(Collected data entries)
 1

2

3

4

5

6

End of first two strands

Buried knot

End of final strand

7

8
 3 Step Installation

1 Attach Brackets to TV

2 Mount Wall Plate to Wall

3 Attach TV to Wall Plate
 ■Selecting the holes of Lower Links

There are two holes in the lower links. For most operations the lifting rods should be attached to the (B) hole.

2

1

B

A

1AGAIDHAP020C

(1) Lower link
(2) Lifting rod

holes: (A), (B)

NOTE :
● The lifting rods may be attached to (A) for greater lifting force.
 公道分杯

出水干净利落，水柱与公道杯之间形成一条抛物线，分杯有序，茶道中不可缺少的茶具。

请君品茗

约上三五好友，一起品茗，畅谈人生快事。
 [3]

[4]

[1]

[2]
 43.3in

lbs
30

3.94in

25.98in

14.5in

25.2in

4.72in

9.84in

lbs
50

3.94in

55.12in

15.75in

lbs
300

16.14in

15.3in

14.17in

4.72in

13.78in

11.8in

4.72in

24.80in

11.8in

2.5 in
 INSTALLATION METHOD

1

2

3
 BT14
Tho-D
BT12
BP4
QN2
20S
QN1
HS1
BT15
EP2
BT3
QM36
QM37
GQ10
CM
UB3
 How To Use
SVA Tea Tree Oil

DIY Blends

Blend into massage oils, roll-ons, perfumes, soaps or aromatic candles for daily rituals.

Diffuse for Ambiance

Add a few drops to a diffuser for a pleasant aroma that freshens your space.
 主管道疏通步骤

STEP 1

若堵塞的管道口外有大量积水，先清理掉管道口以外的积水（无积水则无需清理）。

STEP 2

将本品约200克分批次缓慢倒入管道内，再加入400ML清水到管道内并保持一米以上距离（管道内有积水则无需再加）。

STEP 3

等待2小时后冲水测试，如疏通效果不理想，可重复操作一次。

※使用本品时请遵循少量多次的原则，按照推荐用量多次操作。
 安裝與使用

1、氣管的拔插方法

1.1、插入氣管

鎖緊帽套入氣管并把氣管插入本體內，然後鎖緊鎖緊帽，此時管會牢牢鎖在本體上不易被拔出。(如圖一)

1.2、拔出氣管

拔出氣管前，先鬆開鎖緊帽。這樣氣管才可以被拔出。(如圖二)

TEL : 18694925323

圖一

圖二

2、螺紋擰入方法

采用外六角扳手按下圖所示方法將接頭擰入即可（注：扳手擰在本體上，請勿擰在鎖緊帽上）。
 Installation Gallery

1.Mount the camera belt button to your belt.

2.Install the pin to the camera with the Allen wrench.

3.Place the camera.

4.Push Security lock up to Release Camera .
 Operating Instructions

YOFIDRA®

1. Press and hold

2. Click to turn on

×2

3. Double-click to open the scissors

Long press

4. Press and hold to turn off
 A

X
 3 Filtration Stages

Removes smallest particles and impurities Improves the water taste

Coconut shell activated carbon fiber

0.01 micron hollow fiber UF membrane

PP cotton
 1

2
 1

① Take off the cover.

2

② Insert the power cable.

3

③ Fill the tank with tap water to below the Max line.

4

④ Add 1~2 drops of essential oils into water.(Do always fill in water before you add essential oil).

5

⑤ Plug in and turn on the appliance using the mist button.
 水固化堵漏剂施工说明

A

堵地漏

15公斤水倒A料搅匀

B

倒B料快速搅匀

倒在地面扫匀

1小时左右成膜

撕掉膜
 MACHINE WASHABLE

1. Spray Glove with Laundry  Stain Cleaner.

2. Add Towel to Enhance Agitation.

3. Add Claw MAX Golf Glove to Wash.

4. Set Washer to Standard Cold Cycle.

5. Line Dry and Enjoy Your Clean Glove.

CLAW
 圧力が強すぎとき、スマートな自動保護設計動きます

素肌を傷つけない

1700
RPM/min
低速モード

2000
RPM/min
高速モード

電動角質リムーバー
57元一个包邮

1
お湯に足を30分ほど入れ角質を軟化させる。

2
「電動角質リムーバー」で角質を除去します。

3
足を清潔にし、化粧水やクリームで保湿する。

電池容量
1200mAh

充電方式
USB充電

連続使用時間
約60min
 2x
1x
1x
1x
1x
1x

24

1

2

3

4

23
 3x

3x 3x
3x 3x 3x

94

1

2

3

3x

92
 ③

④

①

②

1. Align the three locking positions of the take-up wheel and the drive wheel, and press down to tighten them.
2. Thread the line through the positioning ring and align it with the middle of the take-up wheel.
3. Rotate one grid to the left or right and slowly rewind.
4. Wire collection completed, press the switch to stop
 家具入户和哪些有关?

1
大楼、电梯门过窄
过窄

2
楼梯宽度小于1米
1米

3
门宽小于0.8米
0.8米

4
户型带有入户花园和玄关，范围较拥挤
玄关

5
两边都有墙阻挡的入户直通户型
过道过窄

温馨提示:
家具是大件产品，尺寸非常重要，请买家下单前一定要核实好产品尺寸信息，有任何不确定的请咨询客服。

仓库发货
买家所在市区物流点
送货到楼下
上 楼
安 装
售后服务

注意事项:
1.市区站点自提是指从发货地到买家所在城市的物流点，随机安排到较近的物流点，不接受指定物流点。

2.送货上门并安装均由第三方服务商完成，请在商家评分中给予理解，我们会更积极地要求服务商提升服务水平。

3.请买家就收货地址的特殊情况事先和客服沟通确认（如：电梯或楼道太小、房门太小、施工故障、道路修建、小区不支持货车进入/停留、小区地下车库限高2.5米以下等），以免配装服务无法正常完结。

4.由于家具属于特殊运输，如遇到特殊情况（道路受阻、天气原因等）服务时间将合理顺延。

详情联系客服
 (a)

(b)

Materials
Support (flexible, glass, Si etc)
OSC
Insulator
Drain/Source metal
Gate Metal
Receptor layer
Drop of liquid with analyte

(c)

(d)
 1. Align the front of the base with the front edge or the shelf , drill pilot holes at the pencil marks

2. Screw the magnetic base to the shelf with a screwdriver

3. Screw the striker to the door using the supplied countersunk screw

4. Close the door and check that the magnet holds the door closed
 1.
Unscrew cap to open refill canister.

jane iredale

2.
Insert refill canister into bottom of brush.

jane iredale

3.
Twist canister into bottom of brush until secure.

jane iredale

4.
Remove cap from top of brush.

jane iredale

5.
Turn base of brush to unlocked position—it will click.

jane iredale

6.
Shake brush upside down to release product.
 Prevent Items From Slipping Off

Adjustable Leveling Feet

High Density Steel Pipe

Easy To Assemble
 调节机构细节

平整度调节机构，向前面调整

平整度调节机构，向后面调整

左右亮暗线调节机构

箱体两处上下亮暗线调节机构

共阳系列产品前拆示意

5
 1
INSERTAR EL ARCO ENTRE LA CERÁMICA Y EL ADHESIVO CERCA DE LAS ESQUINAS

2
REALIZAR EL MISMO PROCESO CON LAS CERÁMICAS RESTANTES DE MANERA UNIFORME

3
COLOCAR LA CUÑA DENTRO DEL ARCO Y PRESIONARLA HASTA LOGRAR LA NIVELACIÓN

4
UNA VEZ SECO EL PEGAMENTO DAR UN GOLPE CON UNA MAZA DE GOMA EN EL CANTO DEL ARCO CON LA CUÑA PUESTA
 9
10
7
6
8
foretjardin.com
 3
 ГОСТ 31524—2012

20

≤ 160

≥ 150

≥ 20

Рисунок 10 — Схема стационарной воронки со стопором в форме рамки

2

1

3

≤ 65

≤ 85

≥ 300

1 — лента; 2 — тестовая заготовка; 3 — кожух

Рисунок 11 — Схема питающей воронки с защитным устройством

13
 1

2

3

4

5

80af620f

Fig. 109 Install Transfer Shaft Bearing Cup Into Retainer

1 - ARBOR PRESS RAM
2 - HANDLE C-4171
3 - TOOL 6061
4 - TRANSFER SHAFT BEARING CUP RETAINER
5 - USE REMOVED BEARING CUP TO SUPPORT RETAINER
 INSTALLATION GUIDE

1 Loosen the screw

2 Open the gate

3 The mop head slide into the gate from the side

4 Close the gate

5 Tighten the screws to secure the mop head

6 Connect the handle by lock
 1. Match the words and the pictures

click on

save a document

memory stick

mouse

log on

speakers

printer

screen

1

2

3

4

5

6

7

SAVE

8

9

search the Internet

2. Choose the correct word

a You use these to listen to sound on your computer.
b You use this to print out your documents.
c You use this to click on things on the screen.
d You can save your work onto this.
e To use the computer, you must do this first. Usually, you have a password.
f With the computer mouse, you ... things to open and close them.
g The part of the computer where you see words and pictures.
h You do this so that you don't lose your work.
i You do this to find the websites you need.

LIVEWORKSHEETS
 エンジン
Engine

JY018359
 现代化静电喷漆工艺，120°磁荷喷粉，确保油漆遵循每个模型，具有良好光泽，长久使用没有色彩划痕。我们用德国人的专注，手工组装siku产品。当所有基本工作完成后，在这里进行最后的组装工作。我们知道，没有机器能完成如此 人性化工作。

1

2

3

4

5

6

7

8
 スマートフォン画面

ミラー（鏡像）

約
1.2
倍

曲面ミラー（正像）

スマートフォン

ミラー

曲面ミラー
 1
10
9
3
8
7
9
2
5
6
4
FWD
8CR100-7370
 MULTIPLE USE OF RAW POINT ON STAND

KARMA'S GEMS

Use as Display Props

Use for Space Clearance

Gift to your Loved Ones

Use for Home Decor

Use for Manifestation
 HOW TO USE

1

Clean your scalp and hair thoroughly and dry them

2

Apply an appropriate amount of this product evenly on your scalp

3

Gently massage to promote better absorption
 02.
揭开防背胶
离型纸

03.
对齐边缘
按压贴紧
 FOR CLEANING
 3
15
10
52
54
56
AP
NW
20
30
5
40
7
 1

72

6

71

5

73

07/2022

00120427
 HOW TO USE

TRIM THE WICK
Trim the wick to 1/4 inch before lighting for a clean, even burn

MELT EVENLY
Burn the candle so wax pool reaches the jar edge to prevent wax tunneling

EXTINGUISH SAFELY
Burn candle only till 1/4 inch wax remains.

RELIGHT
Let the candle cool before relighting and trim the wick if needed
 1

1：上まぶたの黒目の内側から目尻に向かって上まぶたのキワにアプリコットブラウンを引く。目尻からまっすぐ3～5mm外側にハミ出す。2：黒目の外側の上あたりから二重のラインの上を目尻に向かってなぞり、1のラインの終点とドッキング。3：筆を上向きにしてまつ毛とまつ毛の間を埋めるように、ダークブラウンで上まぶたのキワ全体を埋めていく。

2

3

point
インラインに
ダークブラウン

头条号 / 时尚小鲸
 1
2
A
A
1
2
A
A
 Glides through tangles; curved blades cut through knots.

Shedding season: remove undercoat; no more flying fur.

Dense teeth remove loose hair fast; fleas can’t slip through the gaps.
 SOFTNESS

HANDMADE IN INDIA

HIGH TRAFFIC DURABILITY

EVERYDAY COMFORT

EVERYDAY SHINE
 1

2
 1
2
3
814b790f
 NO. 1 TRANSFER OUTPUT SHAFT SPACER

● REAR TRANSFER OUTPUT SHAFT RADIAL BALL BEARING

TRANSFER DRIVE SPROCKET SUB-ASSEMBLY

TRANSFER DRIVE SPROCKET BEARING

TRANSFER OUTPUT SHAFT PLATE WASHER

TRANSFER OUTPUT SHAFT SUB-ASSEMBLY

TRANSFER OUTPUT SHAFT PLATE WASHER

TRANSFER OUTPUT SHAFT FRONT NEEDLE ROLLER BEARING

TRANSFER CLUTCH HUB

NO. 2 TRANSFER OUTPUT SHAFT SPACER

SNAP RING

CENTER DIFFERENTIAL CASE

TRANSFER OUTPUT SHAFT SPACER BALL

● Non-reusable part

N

- _TASK PROMPT_
Output the line containing "RADIAL BALL BEARING" together with all later lines of the entries, exactly as written, through the final line.

- _RESPONSE AREA_
● REAR TRANSFER OUTPUT SHAFT RADIAL BALL BEARING

TRANSFER DRIVE SPROCKET SUB-ASSEMBLY

TRANSFER DRIVE SPROCKET BEARING

TRANSFER OUTPUT SHAFT PLATE WASHER

TRANSFER OUTPUT SHAFT SUB-ASSEMBLY

TRANSFER OUTPUT SHAFT PLATE WASHER

TRANSFER OUTPUT SHAFT FRONT NEEDLE ROLLER BEARING

TRANSFER CLUTCH HUB

NO. 2 TRANSFER OUTPUT SHAFT SPACER

SNAP RING

CENTER DIFFERENTIAL CASE

TRANSFER OUTPUT SHAFT SPACER BALL

● Non-reusable part

N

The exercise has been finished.